Source: Business Standard, Apr 04, 2016
New Delhi: It is not only Flipkart and Amazon which are trying to restructure their seller universe after the 25 per cent cap on vendors, part of the guidelines issued by the department of industrial policy & promotion (DIPP) on 100 per cent foreign direct investment (FDI) in e-commerce.
Jabong, Zivame, Koovs and Limeroad are among those in the sector with significant inventory and backed by foreign investors, exploring options to comply with the guidelines, wherein DIPP has said, “FDI is not permitted in the inventory-based model of e-commerce’’.
None of the marketplace entities operating in India as an inventory-based model would ever admit to this, from fear of being branded as not compliant with the present guidelines, said Amarjeet Singh, partner–tax, KPMG in India.
There have been select third-party vendors which have been carrying inventory on behalf of the platform owners listed as marketplaces, according to Singh. While a transition could be painful for some, a majority of the marketplace entities can achieve it with minimal changes in their business model, he said.
According to sector insiders, a majority of online fashion accessories and apparel companies, including Jabong and Zivame, own a sizable chunk of inventory. Fashion portal Koovs follows a completely inventory-led model. Myntra, acquired by Flipkart in 2014, has inventory but owned by a separate entity which is not related to the marketplace, said a sector watcher. It is then sold to vendors hosted on the marketplace. They have other business models at play as well, he said. Myntra could not be reached for comment.
Jabong is believed to follow a hybrid model of inventory and marketplace but is trying to move towards the latter format. Koovs refused to comment.
Recently, taking a rap at India’s largest e-grocer, Bigbasket, Future Group’s chief executive, Kishore Biyani, said the online portal should immediately shut shop under the new guidelines, as it owns the inventory it sells. While Bigbasket claims it complies with all guidelines and regulations, other entities say such models in the grocery segment do exist.

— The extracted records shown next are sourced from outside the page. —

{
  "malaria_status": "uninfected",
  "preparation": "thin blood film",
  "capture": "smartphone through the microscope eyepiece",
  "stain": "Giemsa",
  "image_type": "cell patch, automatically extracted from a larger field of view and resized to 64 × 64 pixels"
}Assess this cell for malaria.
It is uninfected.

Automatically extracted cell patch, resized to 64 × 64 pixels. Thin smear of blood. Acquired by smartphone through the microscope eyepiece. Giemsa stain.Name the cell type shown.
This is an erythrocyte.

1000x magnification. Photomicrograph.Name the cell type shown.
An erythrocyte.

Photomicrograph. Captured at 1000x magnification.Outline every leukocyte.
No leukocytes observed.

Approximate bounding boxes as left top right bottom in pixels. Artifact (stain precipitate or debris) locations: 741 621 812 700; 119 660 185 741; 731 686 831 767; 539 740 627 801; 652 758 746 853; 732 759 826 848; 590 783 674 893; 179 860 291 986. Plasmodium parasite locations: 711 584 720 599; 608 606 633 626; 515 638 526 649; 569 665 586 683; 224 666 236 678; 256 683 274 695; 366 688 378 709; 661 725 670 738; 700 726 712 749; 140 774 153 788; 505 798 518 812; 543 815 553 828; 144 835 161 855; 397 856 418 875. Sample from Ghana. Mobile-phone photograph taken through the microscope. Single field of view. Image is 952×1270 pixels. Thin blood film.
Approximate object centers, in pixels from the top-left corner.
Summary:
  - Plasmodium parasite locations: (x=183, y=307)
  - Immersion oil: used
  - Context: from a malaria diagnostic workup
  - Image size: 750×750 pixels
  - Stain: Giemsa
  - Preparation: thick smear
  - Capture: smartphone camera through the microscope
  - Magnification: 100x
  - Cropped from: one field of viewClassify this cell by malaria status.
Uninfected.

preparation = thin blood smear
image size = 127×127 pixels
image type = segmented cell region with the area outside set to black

“We have a pure-play marketplace model. We source from supermarkets, hyperlocal grocers and do not own any inventory. However, there are companies which do own inventory and they would have to make changes in the way they function,” said Milind Sharma, co-founder and vice-president at PepperTap.
Legal experts believe a company would have to either restructure the business by a slump sale or a court process. “Historically, FDI has been allowed in pure-play marketplaces (business to business companies) and not in business to consumer companies. Press Note 3, 2016, while clarifying the position, has also defined an e-commerce entity to broadly mean a company which is foreign owned and controlled (FOCC),’’ said Ganesh Prasad, partner at Khaitan & Co.
The contours of PN3–2016 would only apply to FOCCs engaged in the business of e-commerce and not to an Indian-owned or controlled company, says Prasad. ‘’An FOCC engaged in the business of e-commerce might have to explore options of restructuring its business by a slump sale or a court process. A transaction reversal might also be considered but the practical challenges of returning inventory to suppliers needs to be explored.”
However, the legal firm made a distinction for private labels that many e-commerce companies have under their banners. “Private labels can be owned by marketplaces and are different from the inventory sought to be captured by the recent guidelines.’’
While a company can seek legal recourse and interpretation of PN3–2016, with respect to retrospective applicability, one must bear in mind that policy decisions of the government might not come under a court of law, Khaitan & Co said. ‘’That said, specific post facto approvals from the Foreign Investment Promotion Board and compounding of offences from the Reserve Bank might also be an option for existing inventory-based models of e-commerce companies,” said Mukund Srikanth, senior associate, Khaitan & Co.